■ **Passage to read**:
· · ·

The size of the ideal wine cellar will be dependent on the size of the collection. It will also depend on the type of design and racks you decide to use.
For a basic reference point, you can easily fit around 500 bottles of wine in a 25 square foot room. This would consist of racks lining each wall.
As you scale and grow a collection, the size of the room can become tricky. Therefore, you always want to plan for the future. Anyone building a wine cellar should be thinking at least 10 to 20 years ahead, so they can account for the new wines and collections they will adopt for the cellar.
A few things to keep in mind when considering the ideal size of your wine cellar:
- How big your current collection is
- What your goals are for the next 10 to 20 years for acquiring new wines
- Cooling and insulation costs
- How many of these wines you will be holding versus using, selling, or giving away
Let’s say you currently have 100 bottles in your collection, but you have some pretty big plans for the next decade or so and would like to expand that collection. Here are a few quick steps to calculating size:
- Map out the number of bottles you’d like to buy every year. It becomes much easier if you plan it every month and go from there. Do you have goals for how many bottles you’d like to acquire each month? For this example, we’ll say you want to buy another 75 bottles per year.
- Think about how long bottles are going to stay in your cellar. If you are looking to age your wine and have it remain untouched for more extended periods, go ahead and plan for that. A reliable general plan would be to estimate you will have bottles for 10 years.
- Multiply those two numbers and add the number of bottles you currently own. For this example, you would purchase 750 bottles over the next 10 years. Don’t forget that you also need to accommodate the 100 bottles you already have.
So, for this example, you will want to plan your cellar to accommodate at least 850 bottles.
It’s always smart to plan for more space, though. So, once you do some of your calculations to get an estimate of the size room you will want, go ahead and tack on another 10-20%. A little extra cushion now will be well worth the cost. Rebuilding or expanding later will be more expensive.
Going 10-20% over is a good idea, but if you go much over that, you should also weigh the costs of maintenance. The larger the room, the more you will have to cool. That costs money. You will have more equipment to maintain. Again—money.
You should also consider that not all wines are meant to be kept for 10, 20, or 30 years. The majority of wines produced are not intended for long-term aging. They are designed to be consumed within the first few years.
So, as you plan the number of wines you would like to store here, it is also wise to do some preliminary research on the types of bottles you will be seeking.
The Use of the Cellar
Aside from the logistics, there may be more to consider for the size. What is the cellar being used for? (We know…wine.) But is this meant to be a room that will be shown off to colleagues or friends?

· · ·

■ **Given exercise A**: In the entries, start at the line containing "What gap in" and copy every line through the last line of the entries, reproducing each one unchanged.

· · ·

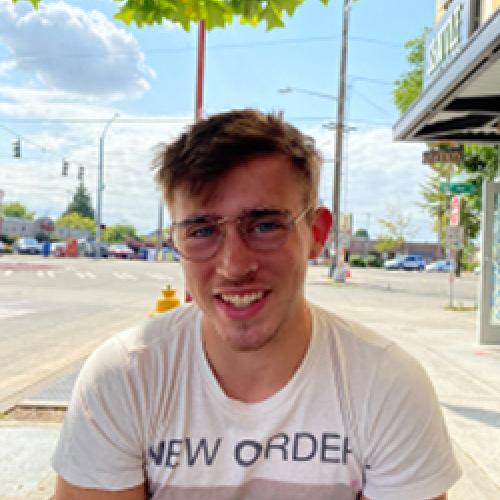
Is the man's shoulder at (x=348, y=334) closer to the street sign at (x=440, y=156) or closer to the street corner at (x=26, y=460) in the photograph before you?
the street corner at (x=26, y=460)

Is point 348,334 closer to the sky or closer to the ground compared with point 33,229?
closer to the ground

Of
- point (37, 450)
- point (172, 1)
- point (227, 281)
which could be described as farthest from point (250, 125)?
point (37, 450)

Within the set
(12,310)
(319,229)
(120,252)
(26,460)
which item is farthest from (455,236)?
(120,252)

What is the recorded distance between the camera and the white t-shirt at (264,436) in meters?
1.58

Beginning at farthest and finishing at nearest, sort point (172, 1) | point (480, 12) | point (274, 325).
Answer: point (480, 12) → point (172, 1) → point (274, 325)

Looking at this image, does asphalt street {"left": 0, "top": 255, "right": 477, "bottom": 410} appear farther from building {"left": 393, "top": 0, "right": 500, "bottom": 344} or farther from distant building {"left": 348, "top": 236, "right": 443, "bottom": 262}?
distant building {"left": 348, "top": 236, "right": 443, "bottom": 262}

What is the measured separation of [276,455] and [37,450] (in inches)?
106

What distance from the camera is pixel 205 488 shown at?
5.28 feet

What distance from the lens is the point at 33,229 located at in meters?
81.8

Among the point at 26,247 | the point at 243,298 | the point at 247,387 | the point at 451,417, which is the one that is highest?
the point at 243,298

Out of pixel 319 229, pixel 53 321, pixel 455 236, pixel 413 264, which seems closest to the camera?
pixel 319 229

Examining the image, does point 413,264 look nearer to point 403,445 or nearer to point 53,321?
point 53,321

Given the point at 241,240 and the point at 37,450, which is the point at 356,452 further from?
the point at 37,450

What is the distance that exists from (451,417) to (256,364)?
148 inches
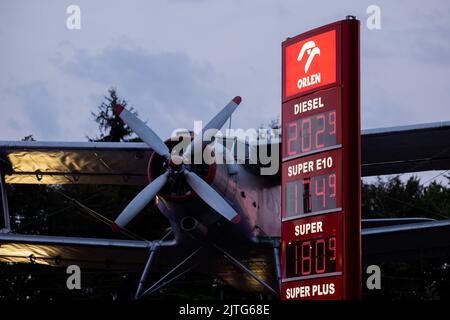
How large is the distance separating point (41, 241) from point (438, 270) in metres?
21.1

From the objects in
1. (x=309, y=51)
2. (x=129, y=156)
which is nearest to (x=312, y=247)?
(x=309, y=51)

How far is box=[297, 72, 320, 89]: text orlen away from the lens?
1652 cm

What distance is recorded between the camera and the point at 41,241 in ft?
94.5

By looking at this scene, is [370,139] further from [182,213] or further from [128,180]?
[128,180]

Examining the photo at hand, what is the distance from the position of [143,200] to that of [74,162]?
5.58 m

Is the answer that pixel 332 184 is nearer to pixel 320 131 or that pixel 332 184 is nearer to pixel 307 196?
pixel 307 196

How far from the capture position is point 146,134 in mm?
24500

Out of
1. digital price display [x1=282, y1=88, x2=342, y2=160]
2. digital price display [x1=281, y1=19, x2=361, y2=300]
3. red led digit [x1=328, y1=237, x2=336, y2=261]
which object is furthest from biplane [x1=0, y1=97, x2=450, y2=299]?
red led digit [x1=328, y1=237, x2=336, y2=261]

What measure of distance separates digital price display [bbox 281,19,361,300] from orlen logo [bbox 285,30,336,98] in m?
0.01

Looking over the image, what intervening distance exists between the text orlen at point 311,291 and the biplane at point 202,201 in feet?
24.7

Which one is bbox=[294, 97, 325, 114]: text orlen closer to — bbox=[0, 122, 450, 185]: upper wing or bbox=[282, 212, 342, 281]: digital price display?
bbox=[282, 212, 342, 281]: digital price display
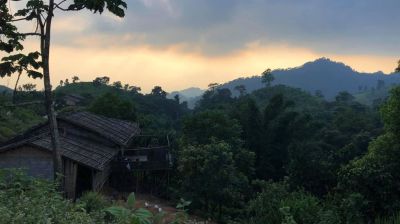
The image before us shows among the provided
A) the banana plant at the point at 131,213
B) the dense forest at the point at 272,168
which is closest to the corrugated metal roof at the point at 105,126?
the dense forest at the point at 272,168

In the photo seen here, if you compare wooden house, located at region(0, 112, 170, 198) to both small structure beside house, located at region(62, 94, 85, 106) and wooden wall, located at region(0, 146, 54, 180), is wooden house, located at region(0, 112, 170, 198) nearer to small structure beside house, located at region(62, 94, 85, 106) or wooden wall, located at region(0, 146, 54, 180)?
wooden wall, located at region(0, 146, 54, 180)

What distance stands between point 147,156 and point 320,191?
1512cm

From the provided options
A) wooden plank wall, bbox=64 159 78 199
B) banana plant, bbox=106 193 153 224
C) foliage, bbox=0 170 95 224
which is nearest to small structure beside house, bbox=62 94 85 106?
wooden plank wall, bbox=64 159 78 199

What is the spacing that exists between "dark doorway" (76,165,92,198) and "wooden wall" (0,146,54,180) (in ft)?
11.1

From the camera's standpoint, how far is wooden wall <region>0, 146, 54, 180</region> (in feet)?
71.4

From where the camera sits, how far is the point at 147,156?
1255 inches

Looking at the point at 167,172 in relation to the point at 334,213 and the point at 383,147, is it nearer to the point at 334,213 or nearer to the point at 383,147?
the point at 383,147

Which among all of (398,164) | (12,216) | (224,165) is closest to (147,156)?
(224,165)

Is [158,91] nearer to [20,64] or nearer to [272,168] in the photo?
[272,168]

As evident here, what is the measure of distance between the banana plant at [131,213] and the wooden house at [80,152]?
1469cm

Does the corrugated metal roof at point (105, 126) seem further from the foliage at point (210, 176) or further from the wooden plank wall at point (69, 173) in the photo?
the wooden plank wall at point (69, 173)

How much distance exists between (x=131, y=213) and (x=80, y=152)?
2018 cm

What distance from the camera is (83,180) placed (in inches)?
990

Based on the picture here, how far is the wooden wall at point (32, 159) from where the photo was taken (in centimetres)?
2175
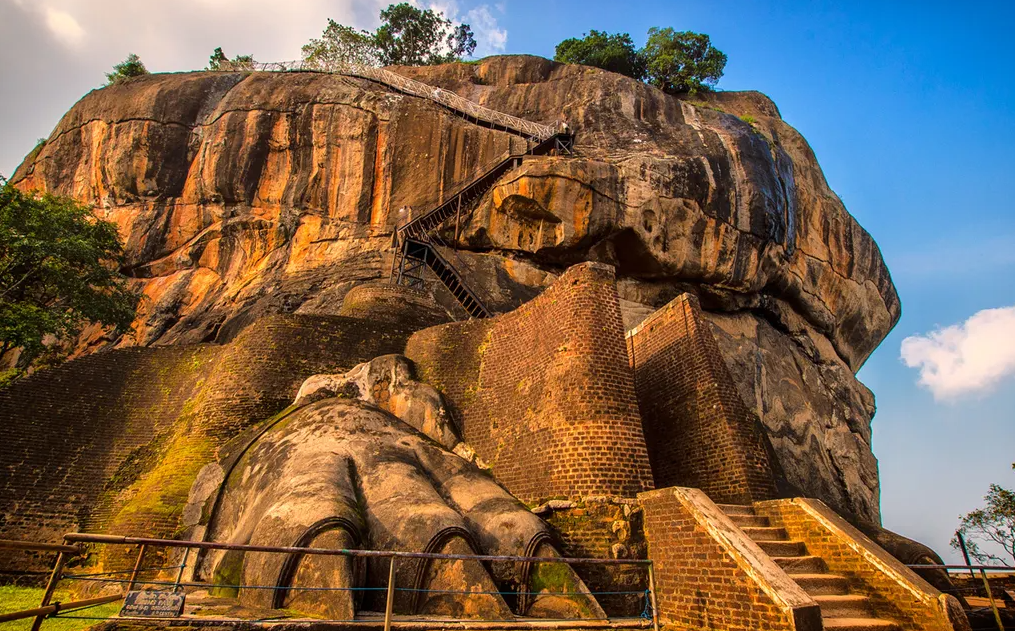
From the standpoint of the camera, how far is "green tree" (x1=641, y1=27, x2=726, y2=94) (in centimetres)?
3628

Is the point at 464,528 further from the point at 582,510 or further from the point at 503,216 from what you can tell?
the point at 503,216

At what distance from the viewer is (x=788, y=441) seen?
75.2ft

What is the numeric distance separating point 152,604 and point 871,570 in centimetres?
759

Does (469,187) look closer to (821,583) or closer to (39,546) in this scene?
(821,583)

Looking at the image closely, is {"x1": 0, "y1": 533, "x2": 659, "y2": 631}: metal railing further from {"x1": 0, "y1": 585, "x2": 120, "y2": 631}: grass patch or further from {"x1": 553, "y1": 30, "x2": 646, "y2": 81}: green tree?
{"x1": 553, "y1": 30, "x2": 646, "y2": 81}: green tree

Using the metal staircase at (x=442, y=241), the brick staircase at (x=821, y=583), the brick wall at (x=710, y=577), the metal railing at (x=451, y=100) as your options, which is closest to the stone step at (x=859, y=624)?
the brick staircase at (x=821, y=583)

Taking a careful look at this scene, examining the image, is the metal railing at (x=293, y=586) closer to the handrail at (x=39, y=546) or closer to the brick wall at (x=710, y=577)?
the handrail at (x=39, y=546)

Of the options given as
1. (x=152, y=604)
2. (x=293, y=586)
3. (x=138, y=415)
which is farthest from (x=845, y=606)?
(x=138, y=415)

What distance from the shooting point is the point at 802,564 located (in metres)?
7.40

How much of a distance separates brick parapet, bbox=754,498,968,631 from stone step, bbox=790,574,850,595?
0.12 m

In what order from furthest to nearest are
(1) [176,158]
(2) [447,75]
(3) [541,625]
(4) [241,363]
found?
(2) [447,75] < (1) [176,158] < (4) [241,363] < (3) [541,625]

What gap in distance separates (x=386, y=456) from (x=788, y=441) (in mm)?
19083

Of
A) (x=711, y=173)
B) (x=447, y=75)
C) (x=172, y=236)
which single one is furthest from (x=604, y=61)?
(x=172, y=236)

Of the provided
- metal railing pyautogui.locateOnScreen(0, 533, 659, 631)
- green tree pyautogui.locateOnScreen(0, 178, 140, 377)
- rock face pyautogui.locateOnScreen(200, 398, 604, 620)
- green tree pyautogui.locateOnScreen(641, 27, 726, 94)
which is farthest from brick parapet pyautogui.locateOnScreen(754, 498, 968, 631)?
green tree pyautogui.locateOnScreen(641, 27, 726, 94)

· · ·

■ **Given exercise B**: List the things the wine cellar passage says to keep in mind when considering the ideal size of a wine cellar.

■ **Final answer A**:
What gap in distance separates (x=386, y=456) from (x=788, y=441) (in mm)?
19083

Of
A) (x=711, y=173)
B) (x=447, y=75)
C) (x=172, y=236)
which single one is furthest from (x=604, y=61)?
(x=172, y=236)

Of the provided
- metal railing pyautogui.locateOnScreen(0, 533, 659, 631)
- green tree pyautogui.locateOnScreen(0, 178, 140, 377)
- rock face pyautogui.locateOnScreen(200, 398, 604, 620)
- green tree pyautogui.locateOnScreen(641, 27, 726, 94)
which is farthest from brick parapet pyautogui.locateOnScreen(754, 498, 968, 631)?
green tree pyautogui.locateOnScreen(641, 27, 726, 94)

■ **Final answer B**:
- How big your current collection is
- What your goals are for the next 10 to 20 years for acquiring new wines
- Cooling and insulation costs
- How many of these wines you will be holding versus using, selling, or giving away